The Cook Amendment was narrowly defeated in a 120-136 vote (47-53 percent).
It must be stressed it will ultimately be the founding General Conference, over which the WCA may have great influence but no truly binding authority, to decide such details for the Global Methodist Church. This reality was underscored when this Global Legislative Assembly considered, and quickly defeated, a floor motion to basically commit the WCA to firmly supporting, implicitly without any amendments, the draft Book of Doctrines and Disciplines it will submit for consideration to this founding General Conference.
As one delegate pointed out, there is a much larger group of United Methodists who will ultimately be part of the Global Methodist Church than the sort of people represented in Montgomery. Among other things, while Americans had a clear majority of 2021 WCA Global Legislative Assembly delegates, that is very unlikely to be the case in our new denomination.
Recommendations from the WCA’s 2021 Global Legislative Assembly are non-binding and do not set in stone anything for the Global Methodist Church. We can expect that others joining the denomination may have different ideas on some issues than the delegates in Montgomery. But on the other hand, it is worth observing that there will be a strong push in the Global Methodist Church by at least some key leaders to re-embrace accountable small groups as a normative part of local-church culture.
We also voted 251 to 2 to adopt a resolution standing in solidarity with the victims of apparent bullying by some liberal bishops and calling on our bishops “to maintain a spirit of peace and goodwill toward those of differing theological and ethical perspectives” (language later echoed by the National Chinese Caucus of the UMC).
More positively, we adopted, without any disagreement that I recall, a motion by Indiana clergy delegate Scott Pattison to add the following commitments to the end of the resolution endorsing the Protocol: “In any case, we call on [United Methodist] Church bishops, district superintendents, and others to respect the right of self-determination for conferences, campus ministries, congregations, and clergy around the world. Conferences, campus ministries, congregations, and clergy must be allowed to make their own fair, free, and informed choices of which denomination to continue their ministries within, without facing any bullying, harassment, or mistreatment to punish or manipulate their actual or expected choices.”
These two sentences are very core to what the WCA wants for how things move forward as our denomination addresses the now widely recognized realities of our denomination’s irreconcilable differences.
Will bishops, caucuses, and others who have not identified with WCA or other renewal caucuses be willing to at least join us in our commitments to the values of self-determination and freedom from bullying?

TASK PROMPT
In the given text, what was the vote on the resolution standing in solidarity with victims of apparent bullying by some liberal bishops? You won't need the rows for this.

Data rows
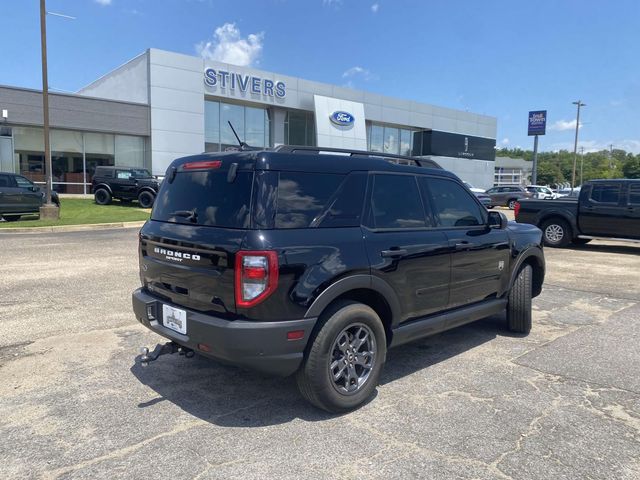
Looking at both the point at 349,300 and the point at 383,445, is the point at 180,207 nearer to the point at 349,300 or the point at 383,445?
the point at 349,300

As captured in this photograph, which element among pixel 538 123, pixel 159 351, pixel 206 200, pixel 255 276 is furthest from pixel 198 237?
pixel 538 123

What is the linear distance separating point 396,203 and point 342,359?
136 cm

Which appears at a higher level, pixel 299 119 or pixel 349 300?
pixel 299 119

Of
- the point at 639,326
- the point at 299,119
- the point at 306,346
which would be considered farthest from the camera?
the point at 299,119

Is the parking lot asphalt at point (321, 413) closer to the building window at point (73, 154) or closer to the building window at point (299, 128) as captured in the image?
the building window at point (73, 154)

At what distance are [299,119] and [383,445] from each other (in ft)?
105

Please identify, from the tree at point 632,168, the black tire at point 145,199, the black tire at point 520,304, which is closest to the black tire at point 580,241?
the black tire at point 520,304

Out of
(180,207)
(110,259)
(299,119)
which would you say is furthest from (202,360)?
(299,119)

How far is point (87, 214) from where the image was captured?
19141 mm

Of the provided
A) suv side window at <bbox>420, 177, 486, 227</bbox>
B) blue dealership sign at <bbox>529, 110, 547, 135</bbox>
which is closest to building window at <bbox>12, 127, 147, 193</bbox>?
suv side window at <bbox>420, 177, 486, 227</bbox>

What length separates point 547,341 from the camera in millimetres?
5211

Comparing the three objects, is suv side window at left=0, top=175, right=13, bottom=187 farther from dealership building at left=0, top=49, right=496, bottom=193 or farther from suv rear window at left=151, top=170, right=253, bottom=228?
suv rear window at left=151, top=170, right=253, bottom=228

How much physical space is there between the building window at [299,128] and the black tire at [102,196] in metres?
13.4

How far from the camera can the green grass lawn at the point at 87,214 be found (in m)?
16.0
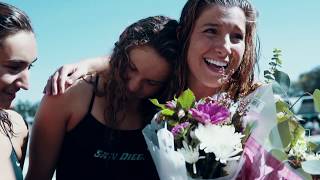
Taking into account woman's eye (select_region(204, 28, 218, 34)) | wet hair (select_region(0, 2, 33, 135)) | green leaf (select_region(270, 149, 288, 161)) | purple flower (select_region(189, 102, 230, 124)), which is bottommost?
green leaf (select_region(270, 149, 288, 161))

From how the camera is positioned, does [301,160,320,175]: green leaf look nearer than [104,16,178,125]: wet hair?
Yes

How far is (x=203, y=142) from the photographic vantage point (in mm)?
1379

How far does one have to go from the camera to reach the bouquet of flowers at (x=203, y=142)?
53.9 inches

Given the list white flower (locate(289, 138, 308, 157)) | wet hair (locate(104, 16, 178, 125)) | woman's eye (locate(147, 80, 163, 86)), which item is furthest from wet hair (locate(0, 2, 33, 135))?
white flower (locate(289, 138, 308, 157))

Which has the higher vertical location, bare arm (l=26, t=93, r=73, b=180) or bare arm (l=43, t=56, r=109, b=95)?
bare arm (l=43, t=56, r=109, b=95)

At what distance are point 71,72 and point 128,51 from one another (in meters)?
0.31

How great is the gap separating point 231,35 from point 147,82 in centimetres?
45

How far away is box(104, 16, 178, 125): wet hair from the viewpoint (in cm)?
195

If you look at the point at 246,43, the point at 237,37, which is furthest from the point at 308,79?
the point at 237,37

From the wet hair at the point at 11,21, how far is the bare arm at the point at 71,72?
291mm

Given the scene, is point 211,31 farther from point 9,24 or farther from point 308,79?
point 308,79

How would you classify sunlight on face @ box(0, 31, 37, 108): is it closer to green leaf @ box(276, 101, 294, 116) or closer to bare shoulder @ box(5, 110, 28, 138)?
bare shoulder @ box(5, 110, 28, 138)

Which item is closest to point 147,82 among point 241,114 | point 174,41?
point 174,41

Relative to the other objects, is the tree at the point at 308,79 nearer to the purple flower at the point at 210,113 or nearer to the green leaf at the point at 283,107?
the green leaf at the point at 283,107
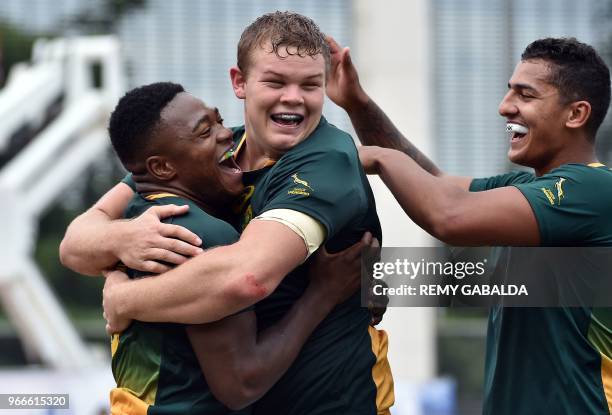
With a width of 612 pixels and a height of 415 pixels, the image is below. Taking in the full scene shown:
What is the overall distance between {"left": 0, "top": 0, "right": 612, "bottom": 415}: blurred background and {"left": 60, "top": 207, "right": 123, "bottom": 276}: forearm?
646 cm

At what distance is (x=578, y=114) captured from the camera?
365 cm

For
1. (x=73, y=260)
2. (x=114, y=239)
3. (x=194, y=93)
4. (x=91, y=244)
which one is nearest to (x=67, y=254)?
(x=73, y=260)

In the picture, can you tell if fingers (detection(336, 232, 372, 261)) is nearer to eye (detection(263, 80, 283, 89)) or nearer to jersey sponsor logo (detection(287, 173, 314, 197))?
jersey sponsor logo (detection(287, 173, 314, 197))

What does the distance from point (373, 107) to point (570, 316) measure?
1157mm

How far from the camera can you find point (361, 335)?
3359 millimetres

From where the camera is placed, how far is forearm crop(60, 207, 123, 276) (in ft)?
10.8

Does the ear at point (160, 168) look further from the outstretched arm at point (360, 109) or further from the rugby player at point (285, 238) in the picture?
the outstretched arm at point (360, 109)

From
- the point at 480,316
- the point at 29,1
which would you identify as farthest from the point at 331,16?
the point at 29,1

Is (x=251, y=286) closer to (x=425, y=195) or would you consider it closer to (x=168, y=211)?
(x=168, y=211)

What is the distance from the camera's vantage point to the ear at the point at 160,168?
322cm

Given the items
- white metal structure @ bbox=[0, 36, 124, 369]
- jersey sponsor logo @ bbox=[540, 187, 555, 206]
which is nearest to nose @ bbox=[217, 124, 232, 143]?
jersey sponsor logo @ bbox=[540, 187, 555, 206]

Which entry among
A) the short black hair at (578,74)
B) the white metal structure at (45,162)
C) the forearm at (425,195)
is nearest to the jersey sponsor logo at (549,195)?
the forearm at (425,195)

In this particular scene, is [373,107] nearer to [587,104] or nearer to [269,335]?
A: [587,104]

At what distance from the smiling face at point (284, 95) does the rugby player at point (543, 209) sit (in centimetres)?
33
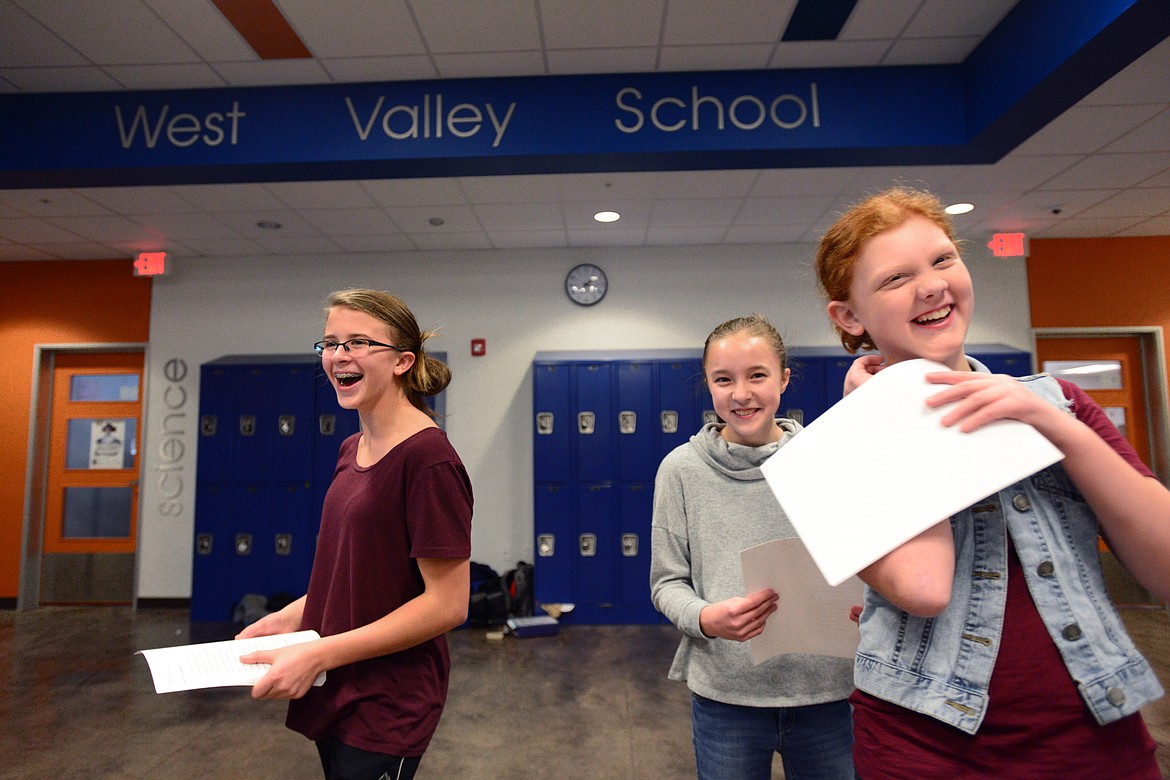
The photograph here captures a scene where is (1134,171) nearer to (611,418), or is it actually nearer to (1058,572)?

ANSWER TO THE PROBLEM
It passed 251 to 2.